In some embodiments, there may be multiple approaches to increase stiffness of the space stiffening material.

In one embodiment, solid polymer matrix with UV activatable monomers are dissolved in the solid polymer matrix. This solid polymer matrix would have structural integrity (i.e., holds/maintains it shape rather than tearing or falling apart), but still be a flexible material. This would enable fabrication of objects on Earth. The UV activatable monomers would be dispersed, dissolved, or mixed in the solid matrix. In this embodiment, post deployment the solar UV radiation would cause photochemical activation of the UV activatable monomers to form a bipolymer system with increased stiffness. The monomers would react with each other and not with the solid polymer matrix. The monomers would form long chains of oligomers within the solid polymer matrix, creating a two component material with the new photo created oligomers running throughout the solid polymer matrix, increasing the stiffness of the combined material. The solid polymer matrix and monomer material would then be a transformed to a new material resulting from the UV activated monomer units forming chemical bonds with each other within the solid polymer matrix, which then creates a new material with a higher stiffness than the initially flexible solid polymer matrix+UV activatable monomer system. The UV activatable components may be monomers, dimers, trimers, or other short chain molecules capable of forming long chains upon UV activation.

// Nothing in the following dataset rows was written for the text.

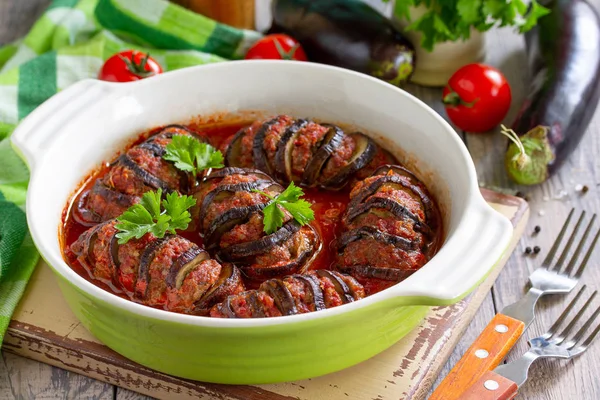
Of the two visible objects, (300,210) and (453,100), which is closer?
(300,210)

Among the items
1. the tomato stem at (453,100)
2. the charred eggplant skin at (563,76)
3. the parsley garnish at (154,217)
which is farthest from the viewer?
the tomato stem at (453,100)

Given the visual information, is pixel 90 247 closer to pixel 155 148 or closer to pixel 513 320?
pixel 155 148

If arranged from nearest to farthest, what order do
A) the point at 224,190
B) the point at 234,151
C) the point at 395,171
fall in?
the point at 224,190, the point at 395,171, the point at 234,151

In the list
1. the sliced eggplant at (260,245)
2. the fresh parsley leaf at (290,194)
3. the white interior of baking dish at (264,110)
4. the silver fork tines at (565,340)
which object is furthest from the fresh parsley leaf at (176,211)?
the silver fork tines at (565,340)

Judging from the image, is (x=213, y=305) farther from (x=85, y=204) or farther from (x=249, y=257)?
(x=85, y=204)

In another embodiment, the UV activatable monomers may react with the solid polymer matrix and create a new chemical structure from the polymer matrix plus monomer. This post-UV reaction material is formed from the matrix reacting with the monomers mixed within it post solar UV activation. This solar induced reaction increases the extrinsic stiffness of the new solid polymer matrix through reacting with the UV activatable monomer component. See, for example, FIG. 1, which is a diagram 100 illustrating a UV initiated polymerization of monomer dissolved in a solid polymer matrix, according to an embodiment of the present invention. Diagram 100 shows the photoinduced reaction of a styrene monomer 103 dissolved in a solid polymer matrix of a fumaric polyester material 102. Under solar illumination 104, monomer 103 is activated to react with fumaric polyester material 102. This reaction creates bonds 105 between the styrene monomer 103 and the polymer matrix forming a new material 106, which due to the increased number of bonds is stiffer than the original combination of solid polymer matrix and monomer. The UV activatable components may be monomers, dimers, trimers, or other short chain molecules capable of reacting with the solid polymer matrix upon UV activation.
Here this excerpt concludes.